Same thing in Moultonborough - rich people choose a small village for its charm and started kvetching that it no longer met this couple's needs and the village should spend more to make their "quality of life" enhanced.
I "enhanced" their lives - just not the way they wanted. Longish but proves my point (and yes, a bit of snark with full satire):
https://granitegrok.com/blog/2008/03/what_happens_in_a_town_when_the_privilge
https://granitegrok.com/blog/2008/04/the_message_from_opponents_is_how_dare_y
Yes, I went there, meant every word because I was already tired of "our self-named bettors" believing they had the Divine Right of Kings to change everyone else's lives to suit them - and use those folks' money to make it happen. Those were written back in 2008; I understand a couple of years later they went back because the traditional folks kept voting down "their needs".
However, it's always an Evergreen story almost in every location and time. Right now, Vermont is a GREAT example of this writ larger.

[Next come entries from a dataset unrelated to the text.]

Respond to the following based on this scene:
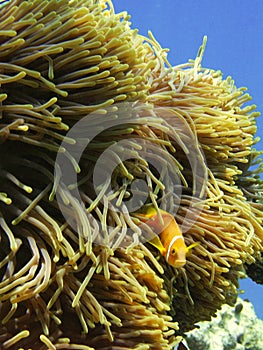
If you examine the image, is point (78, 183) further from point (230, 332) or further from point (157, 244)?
point (230, 332)

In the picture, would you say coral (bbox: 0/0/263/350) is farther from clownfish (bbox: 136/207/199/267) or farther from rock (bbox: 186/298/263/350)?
rock (bbox: 186/298/263/350)

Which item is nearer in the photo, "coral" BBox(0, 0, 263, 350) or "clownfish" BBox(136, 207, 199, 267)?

Sorry - that should have read that Peterborough is 4 blocks square - hardly even a pimple of a neighborhood in a city's prodigious posterior.
I was just talking about this with my wife yesterday. The explosion of micro mobility in the last few years seems to have tipped the balance between transit/cars/ other wheeled vehicles. I'm a big supporter of public transit but I'm now starting to think that building infrastructure for exploding micro mobility will be more effective way to both reduce emissions and make life better for many many people. I would love to see you some major thoroughfares in Toronto given over to all types of micro mobility only. Also, I see an opportunity for buses, street cars and micro mobility to share a dedicated lane.
This is another sub stack that I've been really enjoying:
https://open.substack.com/pub/micromobility?utm_source=share&utm_medium=android&r=7ov7m
I enjoy that site too. I once wrote a post calling for bike lanes to be renamed micromobility lanes but I cannot find it!